The singer raised over $1m through crowdfunding her own music
In her letter, written for Salon, the former Dresden Dolls singer shares her love of Morrissey’s music, even admitting to turning down the opportunity to meet him in person: “I couldn’t stomach the idea of Morrissey meeting me and not liking me, even if the chances were small.”
After asking her Twitter followers how many of them would be prepared to pay £3.22 to fund a digital-only Morrissey album, she gained over 1,400 positive responses “You have some of the most fanatical fans in the world; caring and devoted people from countries far and wide who would be really, really happy to support you at levels far beyond $5 just to have the songs in their ears,” she writes. “You’re possibly one of the best candidates on the planet to use crowdfunding, because of who you are and what you mean.”
Dismissing the idea that an artist needs a record label, Palmer continues: “What does one need a record label for nowadays? To put albums in stores? The stores are closing. To make all the phone calls, so that radio plays the album? The radio stations are closing.

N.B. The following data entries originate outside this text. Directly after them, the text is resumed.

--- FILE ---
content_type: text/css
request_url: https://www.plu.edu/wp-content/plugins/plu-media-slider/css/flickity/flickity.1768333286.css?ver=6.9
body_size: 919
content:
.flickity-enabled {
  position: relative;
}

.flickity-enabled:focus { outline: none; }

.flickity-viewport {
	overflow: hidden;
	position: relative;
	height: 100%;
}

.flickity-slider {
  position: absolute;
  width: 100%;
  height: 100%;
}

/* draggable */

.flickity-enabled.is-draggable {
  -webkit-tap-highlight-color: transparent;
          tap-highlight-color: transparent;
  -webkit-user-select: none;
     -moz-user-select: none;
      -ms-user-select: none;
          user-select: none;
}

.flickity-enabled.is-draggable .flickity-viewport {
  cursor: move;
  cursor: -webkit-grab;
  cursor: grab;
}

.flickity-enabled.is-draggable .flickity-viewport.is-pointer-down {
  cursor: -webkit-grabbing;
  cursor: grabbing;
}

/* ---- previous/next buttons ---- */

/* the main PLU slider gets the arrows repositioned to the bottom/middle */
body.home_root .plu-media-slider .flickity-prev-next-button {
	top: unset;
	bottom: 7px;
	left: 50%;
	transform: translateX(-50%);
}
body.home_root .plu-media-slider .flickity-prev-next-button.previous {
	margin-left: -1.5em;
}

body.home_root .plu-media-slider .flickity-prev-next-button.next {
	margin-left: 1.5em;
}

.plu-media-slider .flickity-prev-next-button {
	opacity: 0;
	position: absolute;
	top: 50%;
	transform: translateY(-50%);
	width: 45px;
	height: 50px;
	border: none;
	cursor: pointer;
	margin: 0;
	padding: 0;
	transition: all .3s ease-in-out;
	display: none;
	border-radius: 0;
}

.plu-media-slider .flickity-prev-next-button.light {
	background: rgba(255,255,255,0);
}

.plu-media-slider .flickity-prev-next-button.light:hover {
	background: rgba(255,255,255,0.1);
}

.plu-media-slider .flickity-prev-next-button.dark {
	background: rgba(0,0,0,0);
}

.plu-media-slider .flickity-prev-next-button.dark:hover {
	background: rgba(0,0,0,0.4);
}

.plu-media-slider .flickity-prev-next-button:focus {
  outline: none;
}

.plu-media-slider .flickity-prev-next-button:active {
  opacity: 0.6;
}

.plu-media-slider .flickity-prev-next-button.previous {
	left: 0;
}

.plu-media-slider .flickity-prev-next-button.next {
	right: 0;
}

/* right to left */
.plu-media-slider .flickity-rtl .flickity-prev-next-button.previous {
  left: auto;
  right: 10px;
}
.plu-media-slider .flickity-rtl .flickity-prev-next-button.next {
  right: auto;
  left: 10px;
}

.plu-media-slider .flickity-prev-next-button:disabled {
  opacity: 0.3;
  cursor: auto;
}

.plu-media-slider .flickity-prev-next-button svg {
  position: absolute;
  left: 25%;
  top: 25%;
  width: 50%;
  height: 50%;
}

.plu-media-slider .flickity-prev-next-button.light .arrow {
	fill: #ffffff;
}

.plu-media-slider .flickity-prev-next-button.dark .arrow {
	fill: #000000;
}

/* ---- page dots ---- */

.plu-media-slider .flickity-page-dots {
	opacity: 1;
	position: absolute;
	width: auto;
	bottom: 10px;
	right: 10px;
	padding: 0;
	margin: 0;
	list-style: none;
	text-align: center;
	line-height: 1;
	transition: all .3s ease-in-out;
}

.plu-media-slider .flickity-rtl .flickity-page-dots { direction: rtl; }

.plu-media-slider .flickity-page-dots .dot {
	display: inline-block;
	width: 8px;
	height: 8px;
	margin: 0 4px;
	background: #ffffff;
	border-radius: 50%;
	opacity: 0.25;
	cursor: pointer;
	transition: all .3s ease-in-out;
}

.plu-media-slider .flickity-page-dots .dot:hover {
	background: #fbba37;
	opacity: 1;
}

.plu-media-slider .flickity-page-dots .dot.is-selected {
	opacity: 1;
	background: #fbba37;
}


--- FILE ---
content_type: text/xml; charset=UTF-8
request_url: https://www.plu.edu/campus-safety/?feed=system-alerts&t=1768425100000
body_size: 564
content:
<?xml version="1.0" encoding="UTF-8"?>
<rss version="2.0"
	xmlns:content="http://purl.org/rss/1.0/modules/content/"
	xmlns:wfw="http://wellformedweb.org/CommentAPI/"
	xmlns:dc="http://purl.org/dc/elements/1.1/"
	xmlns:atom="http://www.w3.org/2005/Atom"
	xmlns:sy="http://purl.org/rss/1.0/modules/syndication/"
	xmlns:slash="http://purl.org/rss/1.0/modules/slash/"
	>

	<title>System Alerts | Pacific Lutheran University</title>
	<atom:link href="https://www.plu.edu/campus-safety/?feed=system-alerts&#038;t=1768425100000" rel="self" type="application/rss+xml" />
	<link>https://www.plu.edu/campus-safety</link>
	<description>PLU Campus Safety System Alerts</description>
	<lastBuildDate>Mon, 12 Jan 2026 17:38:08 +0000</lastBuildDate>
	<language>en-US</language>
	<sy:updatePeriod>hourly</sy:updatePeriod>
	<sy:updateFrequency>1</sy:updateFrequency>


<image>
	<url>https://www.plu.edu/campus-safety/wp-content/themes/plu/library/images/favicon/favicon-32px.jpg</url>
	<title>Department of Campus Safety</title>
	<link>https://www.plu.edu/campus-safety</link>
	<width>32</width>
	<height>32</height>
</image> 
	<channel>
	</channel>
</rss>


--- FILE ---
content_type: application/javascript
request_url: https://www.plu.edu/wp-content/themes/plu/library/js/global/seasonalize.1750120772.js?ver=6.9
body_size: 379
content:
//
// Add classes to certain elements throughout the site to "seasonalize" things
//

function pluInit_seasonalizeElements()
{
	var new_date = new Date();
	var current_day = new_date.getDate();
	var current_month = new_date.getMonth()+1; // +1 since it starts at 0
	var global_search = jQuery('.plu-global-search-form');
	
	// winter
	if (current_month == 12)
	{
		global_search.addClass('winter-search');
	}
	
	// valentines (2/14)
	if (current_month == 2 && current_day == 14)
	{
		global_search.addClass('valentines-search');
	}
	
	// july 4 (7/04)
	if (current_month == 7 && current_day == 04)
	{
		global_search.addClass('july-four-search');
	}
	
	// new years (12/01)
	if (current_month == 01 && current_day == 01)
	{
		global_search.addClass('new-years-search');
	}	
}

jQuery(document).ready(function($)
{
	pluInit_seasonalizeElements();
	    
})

The good outlets with human beings programming them (non-commercial radio, college, the BBC) will probably just download the record if it’s good, and play it.”
However, Palmer ends the letter by admitting she thinks it unlikely Morrissey would get involved with a crowd-funded album.
Crowdsourcing has proved successful recently; with American TV show Veronica Mars raising $2 million in under 12 hours on Kickstarter and Scrubs star Zach Braff gaining the same amount to produce a follow-up to his 2004 film Garden State.